Business leaders face a heavy burden in circumstances where insolvency is looming at the door. In these circumstances, the duty of care shifts from the shareholders to the creditors of the company, and the directors must bear the burden of additional liabilities arising from the Insolvency Act 1986 (the Law). The risk of personal liability becomes real and defaulting directors may be called upon to contribute personally for not preventing damages and taking appropriate measures to protect the interests of creditors when the company is liquidated.
Directors of companies with solvency problems should be aware not only of their duties to conduct their business in such a way as to minimize creditor losses, but also to act with honesty and integrity throughout. Persons found guilty of fraudulent transactions (s213), illicit transactions (s214) and/or misdeeds (s212) under the law face heavy fines and contribution guidelines imposed by the court.

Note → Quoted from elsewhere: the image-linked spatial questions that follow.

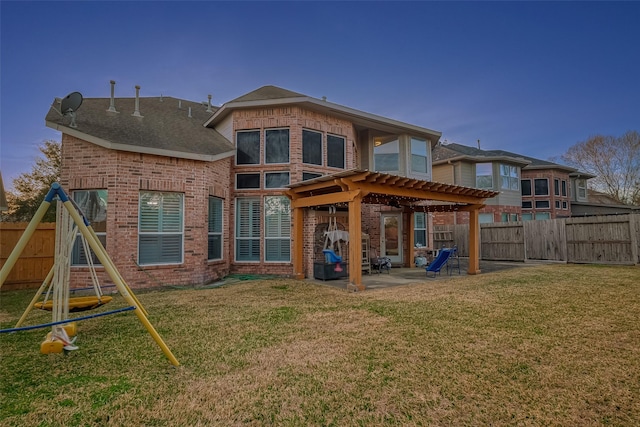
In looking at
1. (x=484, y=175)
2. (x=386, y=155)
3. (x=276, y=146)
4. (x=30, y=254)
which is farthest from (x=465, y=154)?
(x=30, y=254)

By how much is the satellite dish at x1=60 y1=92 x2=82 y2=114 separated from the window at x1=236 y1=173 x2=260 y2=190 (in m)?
4.68

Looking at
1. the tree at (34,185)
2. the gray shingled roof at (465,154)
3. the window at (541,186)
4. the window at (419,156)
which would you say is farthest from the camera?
the window at (541,186)

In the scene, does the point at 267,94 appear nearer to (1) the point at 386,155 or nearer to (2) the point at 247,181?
(2) the point at 247,181

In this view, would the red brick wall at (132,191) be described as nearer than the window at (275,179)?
Yes

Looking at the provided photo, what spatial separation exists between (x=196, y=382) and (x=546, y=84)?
77.0 ft

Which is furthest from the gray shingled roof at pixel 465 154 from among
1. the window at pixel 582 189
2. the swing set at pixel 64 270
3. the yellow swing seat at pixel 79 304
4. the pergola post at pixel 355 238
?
the swing set at pixel 64 270

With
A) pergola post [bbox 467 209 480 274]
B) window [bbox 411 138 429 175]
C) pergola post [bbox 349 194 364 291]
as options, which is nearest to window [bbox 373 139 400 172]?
window [bbox 411 138 429 175]

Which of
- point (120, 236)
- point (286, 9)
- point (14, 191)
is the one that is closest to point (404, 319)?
point (120, 236)

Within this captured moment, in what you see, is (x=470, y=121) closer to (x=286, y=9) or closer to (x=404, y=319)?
(x=286, y=9)

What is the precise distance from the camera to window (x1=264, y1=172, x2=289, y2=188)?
10.7 meters

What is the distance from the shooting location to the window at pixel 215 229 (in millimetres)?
9672

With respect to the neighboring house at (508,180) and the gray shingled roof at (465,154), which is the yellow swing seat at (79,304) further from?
the gray shingled roof at (465,154)

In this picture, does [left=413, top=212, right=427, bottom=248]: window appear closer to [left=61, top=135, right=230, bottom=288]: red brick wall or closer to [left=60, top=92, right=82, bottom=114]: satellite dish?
[left=61, top=135, right=230, bottom=288]: red brick wall

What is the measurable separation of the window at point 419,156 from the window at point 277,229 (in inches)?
244
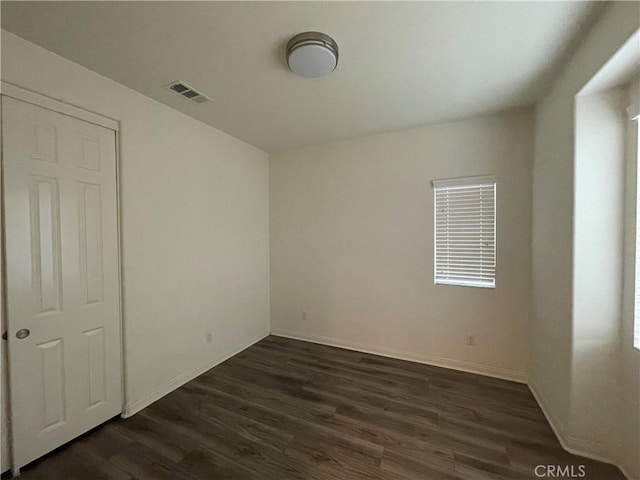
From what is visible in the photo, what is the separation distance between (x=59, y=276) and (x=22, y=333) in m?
0.38

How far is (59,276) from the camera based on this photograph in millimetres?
1745

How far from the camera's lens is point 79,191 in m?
1.83

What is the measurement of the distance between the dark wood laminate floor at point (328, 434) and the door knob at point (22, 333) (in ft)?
2.84

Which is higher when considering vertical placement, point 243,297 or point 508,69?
point 508,69

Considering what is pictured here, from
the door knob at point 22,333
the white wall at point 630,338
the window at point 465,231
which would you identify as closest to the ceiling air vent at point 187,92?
the door knob at point 22,333

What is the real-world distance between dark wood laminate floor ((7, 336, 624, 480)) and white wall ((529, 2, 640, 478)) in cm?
21

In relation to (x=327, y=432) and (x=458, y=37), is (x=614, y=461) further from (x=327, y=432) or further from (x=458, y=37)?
(x=458, y=37)

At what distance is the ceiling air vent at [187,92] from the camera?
206 centimetres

Unlike Articles 213 and 214 of the law, where the action is brought at the request of the liquidator, on the other hand, Article 212 is a powerful article giving even third parties the means to bring an action against any officer of the company found guilty of serious misconduct. , negligence, abuse of position, and breach of fiduciary or other duties in the performance of their duties in connection with the company. If the court finds the officer guilty of misconduct and breach under this section, the court may compel him to repay, restore or remit the amount which the court thinks the officer has unjustly benefited from during the period the company was in financial difficulty.

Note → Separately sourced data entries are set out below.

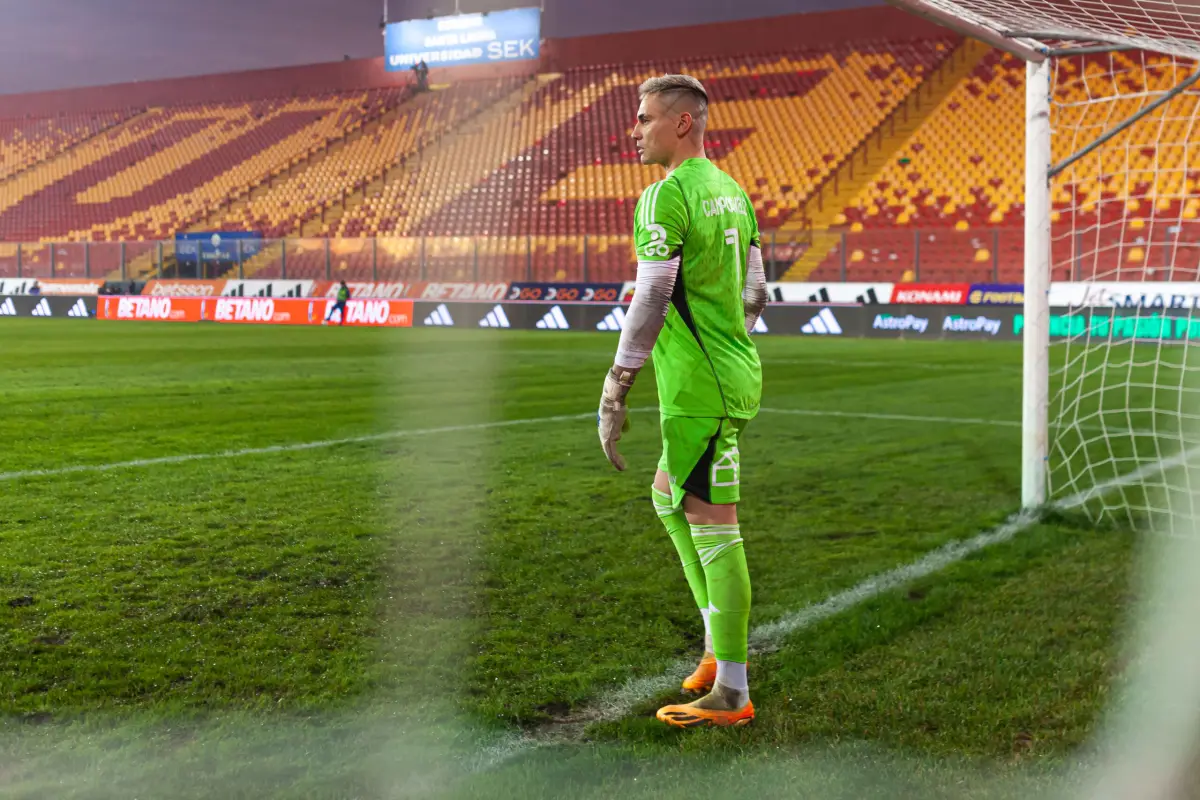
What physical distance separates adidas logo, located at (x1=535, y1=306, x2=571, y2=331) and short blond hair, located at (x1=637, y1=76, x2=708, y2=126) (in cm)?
2051

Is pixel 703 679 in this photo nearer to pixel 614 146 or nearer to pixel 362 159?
pixel 614 146

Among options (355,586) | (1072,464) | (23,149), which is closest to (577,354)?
(1072,464)

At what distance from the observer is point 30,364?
43.6 feet

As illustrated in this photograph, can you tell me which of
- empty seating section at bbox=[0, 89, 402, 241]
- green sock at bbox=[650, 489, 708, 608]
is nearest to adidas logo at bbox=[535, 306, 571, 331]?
empty seating section at bbox=[0, 89, 402, 241]

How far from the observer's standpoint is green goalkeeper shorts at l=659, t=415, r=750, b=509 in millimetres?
2998

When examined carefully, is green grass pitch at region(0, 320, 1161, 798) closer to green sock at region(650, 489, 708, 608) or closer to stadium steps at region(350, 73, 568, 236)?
green sock at region(650, 489, 708, 608)

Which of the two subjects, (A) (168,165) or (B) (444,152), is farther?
(A) (168,165)

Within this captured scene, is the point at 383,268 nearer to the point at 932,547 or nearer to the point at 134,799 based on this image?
the point at 932,547

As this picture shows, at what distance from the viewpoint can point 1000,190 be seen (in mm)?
27406

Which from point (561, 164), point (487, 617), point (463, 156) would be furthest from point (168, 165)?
point (487, 617)

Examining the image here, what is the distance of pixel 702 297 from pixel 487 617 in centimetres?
151

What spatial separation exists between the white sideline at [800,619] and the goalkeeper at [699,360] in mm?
200

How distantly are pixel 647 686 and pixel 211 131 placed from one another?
4262cm

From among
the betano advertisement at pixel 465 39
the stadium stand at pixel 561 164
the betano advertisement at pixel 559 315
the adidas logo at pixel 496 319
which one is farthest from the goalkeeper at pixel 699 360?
the betano advertisement at pixel 465 39
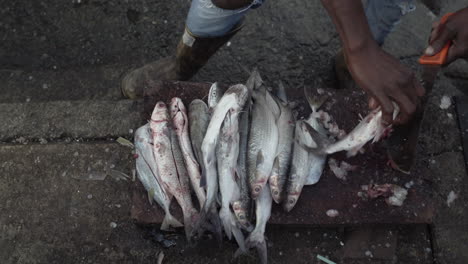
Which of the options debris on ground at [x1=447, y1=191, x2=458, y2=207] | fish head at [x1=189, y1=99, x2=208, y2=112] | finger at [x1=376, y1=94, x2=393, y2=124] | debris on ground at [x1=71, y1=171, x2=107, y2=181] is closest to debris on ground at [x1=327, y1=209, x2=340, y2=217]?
finger at [x1=376, y1=94, x2=393, y2=124]

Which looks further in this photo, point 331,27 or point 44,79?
point 331,27

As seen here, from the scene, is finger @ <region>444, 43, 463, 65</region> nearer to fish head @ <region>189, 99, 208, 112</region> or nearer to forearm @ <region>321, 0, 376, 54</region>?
forearm @ <region>321, 0, 376, 54</region>

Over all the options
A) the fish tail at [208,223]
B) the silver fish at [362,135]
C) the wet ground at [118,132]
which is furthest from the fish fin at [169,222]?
the silver fish at [362,135]

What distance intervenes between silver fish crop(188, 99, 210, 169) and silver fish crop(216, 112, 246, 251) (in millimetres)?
153

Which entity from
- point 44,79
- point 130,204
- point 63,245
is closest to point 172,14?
point 44,79

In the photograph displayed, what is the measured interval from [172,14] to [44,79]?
1391 mm

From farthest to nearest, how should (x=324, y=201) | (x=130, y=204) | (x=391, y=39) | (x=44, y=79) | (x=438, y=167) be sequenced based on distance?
1. (x=391, y=39)
2. (x=44, y=79)
3. (x=438, y=167)
4. (x=130, y=204)
5. (x=324, y=201)

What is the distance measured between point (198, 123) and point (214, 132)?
0.16 m

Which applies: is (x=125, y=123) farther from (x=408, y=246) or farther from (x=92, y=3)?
(x=408, y=246)

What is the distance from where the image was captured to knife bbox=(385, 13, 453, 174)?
2.12 m

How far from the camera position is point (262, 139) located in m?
2.65

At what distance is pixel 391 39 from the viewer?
158 inches

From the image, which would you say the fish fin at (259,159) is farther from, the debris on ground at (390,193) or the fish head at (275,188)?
the debris on ground at (390,193)

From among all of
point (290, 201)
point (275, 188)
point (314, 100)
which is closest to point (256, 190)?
point (275, 188)
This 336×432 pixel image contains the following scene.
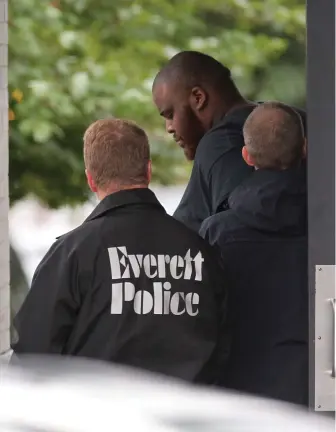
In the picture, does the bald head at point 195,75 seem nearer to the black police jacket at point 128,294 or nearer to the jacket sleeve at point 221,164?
the jacket sleeve at point 221,164

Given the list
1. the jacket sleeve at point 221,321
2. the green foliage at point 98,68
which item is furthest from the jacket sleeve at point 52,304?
the green foliage at point 98,68

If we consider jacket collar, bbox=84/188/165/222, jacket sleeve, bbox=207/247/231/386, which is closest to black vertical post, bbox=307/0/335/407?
jacket sleeve, bbox=207/247/231/386

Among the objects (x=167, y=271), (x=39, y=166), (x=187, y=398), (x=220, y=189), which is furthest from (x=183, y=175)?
(x=187, y=398)

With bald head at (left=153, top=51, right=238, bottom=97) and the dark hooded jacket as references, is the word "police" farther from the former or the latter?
bald head at (left=153, top=51, right=238, bottom=97)

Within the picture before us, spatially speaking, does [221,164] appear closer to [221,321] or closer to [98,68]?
[221,321]

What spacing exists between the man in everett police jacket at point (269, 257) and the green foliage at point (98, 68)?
3105 millimetres

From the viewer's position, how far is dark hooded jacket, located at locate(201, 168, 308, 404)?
2318 millimetres

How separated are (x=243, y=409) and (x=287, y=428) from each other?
6 cm

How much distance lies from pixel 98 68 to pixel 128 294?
390cm

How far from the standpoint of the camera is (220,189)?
2.49 metres

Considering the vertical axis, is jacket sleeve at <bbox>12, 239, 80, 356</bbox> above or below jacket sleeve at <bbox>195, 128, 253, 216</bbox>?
below

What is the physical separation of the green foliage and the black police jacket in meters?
3.30

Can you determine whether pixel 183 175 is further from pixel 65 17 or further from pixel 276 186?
pixel 276 186

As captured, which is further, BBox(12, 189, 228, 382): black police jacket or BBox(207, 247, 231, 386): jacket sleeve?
BBox(207, 247, 231, 386): jacket sleeve
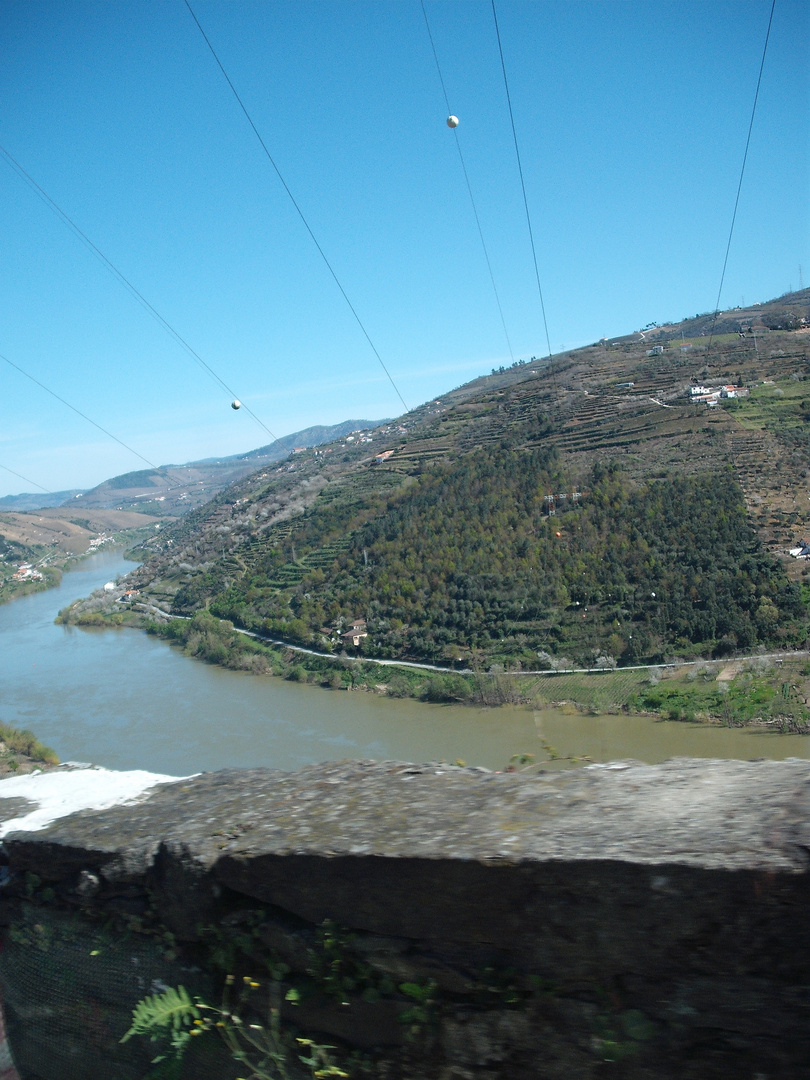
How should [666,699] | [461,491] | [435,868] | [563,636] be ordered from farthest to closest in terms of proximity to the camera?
[461,491]
[563,636]
[666,699]
[435,868]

Section 212 of the Act also allows disgruntled creditors to bring a claim, although they must be able to demonstrate to the court that they personally suffered a loss as a result of the fault, rather than relying on the general loss of the insolvent company. Interestingly, the recovery under the s212 claim forms part of the general assets of the insolvent company and as such may be covered by a prior charge or assignment on the future property. Thus, if an unsecured creditor decides to sue for fault, since their interests rank second to those of a secured creditor, they may only be able to recover less than originally expected.
One should also keep in mind the discretionary nature of the remedy under section 212. At its core lies the power of the court to exercise its discretion to exonerate the offending director from liability. Even if the evidence of misconduct or dereliction of duty is overwhelming, the court can only order a limited contribution from the director, as happened in the recent case of Glam and Tan Limited – in liquidation against Ms Danielle Litras  EWHC 855 (Ch). In this case, Mrs. L, operated a beauty institute which was put into liquidation. The liquidator claimed mischief of almost £150,000, alleging Ms L benefited from illegal payments of company funds to herself. Ms L argued that the majority were business expenses and that it was in fact her controlling and abusive husband who controlled her decisions. The judge indicated that in view of all the evidence, he did not consider that Ms L should be held personally liable for the sums wrongly paid, when her free will had been subject to the will of her husband under the threat of violence. Ms L was therefore only ordered to pay £70,705.82 as contribution, a much lower amount than had been claimed.
This case is a helpful reminder of the court’s broad discretionary powers when considering an s212 claim and offers a glimmer of relief to directors of corporations facing impending insolvency. It will be interesting to see how the judgment above impacts the current upward trend in non-execution claims, as the government’s temporary relief measures are rolled back and companies are left with heavily insolvent balance sheets.